PROBLEM REQUIREMENTS: Rewrite the items below, replacing every instance of "steep tiled roof" with "sloped slate roof" and changing nothing else.

##### RAW RECORDS #####

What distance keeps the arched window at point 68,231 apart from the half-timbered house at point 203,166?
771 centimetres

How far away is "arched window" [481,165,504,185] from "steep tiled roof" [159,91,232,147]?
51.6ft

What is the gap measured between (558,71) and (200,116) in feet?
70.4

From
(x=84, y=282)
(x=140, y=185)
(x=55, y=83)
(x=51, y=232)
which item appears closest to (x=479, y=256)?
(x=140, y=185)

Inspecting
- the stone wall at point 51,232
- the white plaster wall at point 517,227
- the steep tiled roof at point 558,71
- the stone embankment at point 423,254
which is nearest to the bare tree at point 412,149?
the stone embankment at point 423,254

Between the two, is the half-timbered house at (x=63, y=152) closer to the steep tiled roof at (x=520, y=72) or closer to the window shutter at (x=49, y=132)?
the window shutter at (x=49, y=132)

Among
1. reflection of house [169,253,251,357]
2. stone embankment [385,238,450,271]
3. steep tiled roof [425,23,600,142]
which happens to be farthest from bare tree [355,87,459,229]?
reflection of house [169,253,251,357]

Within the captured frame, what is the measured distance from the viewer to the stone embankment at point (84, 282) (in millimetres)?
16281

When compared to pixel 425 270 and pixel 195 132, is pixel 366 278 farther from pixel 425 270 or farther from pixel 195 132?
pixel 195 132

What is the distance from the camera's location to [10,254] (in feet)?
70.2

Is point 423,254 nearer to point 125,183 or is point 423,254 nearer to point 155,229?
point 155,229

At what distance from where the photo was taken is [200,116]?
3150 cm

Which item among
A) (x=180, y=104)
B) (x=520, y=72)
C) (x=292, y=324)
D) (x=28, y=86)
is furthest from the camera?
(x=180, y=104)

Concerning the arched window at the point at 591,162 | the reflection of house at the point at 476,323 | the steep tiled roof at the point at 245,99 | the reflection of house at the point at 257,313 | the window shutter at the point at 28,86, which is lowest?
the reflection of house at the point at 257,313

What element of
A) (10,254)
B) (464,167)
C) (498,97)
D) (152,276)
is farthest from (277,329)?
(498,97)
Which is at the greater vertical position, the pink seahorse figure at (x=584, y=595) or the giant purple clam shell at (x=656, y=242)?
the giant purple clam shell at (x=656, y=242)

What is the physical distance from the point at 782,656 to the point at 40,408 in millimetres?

#####

RESPONSE TO THIS TASK:
What distance keeps the arched window at point 68,231 apart from the half-timbered house at point 203,166?
771 centimetres

How far away is "arched window" [481,165,504,185] from "sloped slate roof" [159,91,232,147]?
51.6ft

What is the gap measured between (558,71) and (200,116) in feet?
70.4

From
(x=84, y=282)
(x=140, y=185)
(x=55, y=83)
(x=51, y=232)
which item appears closest to (x=479, y=256)?
(x=140, y=185)

Inspecting
- the stone wall at point 51,232
- the white plaster wall at point 517,227
- the sloped slate roof at point 558,71
- the stone embankment at point 423,254
which is nearest to the bare tree at point 412,149?
the stone embankment at point 423,254

Between the two, is the half-timbered house at (x=63, y=152) closer to the sloped slate roof at (x=520, y=72) or closer to the window shutter at (x=49, y=132)?
the window shutter at (x=49, y=132)

Among
1. reflection of house [169,253,251,357]
2. stone embankment [385,238,450,271]
3. sloped slate roof [425,23,600,142]
which happens to be farthest from bare tree [355,87,459,229]?
reflection of house [169,253,251,357]

Within the captured frame, what is the measured distance from the viewer to the stone embankment at point (84, 282) (in millimetres)?
16281

When compared to pixel 425 270 and pixel 195 132, is pixel 366 278 farther from pixel 425 270 or farther from pixel 195 132?
pixel 195 132

What is the distance from the camera's location to [10,254] (in feet)?
70.2

Is point 423,254 nearer to point 125,183 or is point 423,254 nearer to point 155,229?
point 155,229

At what distance from where the photo was taken is [200,116]?
3150 cm

Which item among
A) (x=180, y=104)
B) (x=520, y=72)
C) (x=292, y=324)
D) (x=28, y=86)
is furthest from the camera?
(x=180, y=104)

Concerning the arched window at the point at 591,162 | the reflection of house at the point at 476,323 | the sloped slate roof at the point at 245,99 | the reflection of house at the point at 257,313 | the window shutter at the point at 28,86, which is lowest?
the reflection of house at the point at 257,313

What element of
A) (10,254)
B) (464,167)
C) (498,97)
D) (152,276)
is farthest from (277,329)?
(498,97)
Which is at the greater vertical position, the pink seahorse figure at (x=584, y=595) or the giant purple clam shell at (x=656, y=242)?
the giant purple clam shell at (x=656, y=242)

What is the physical distance from the point at 782,656 to the point at 40,408 in millimetres?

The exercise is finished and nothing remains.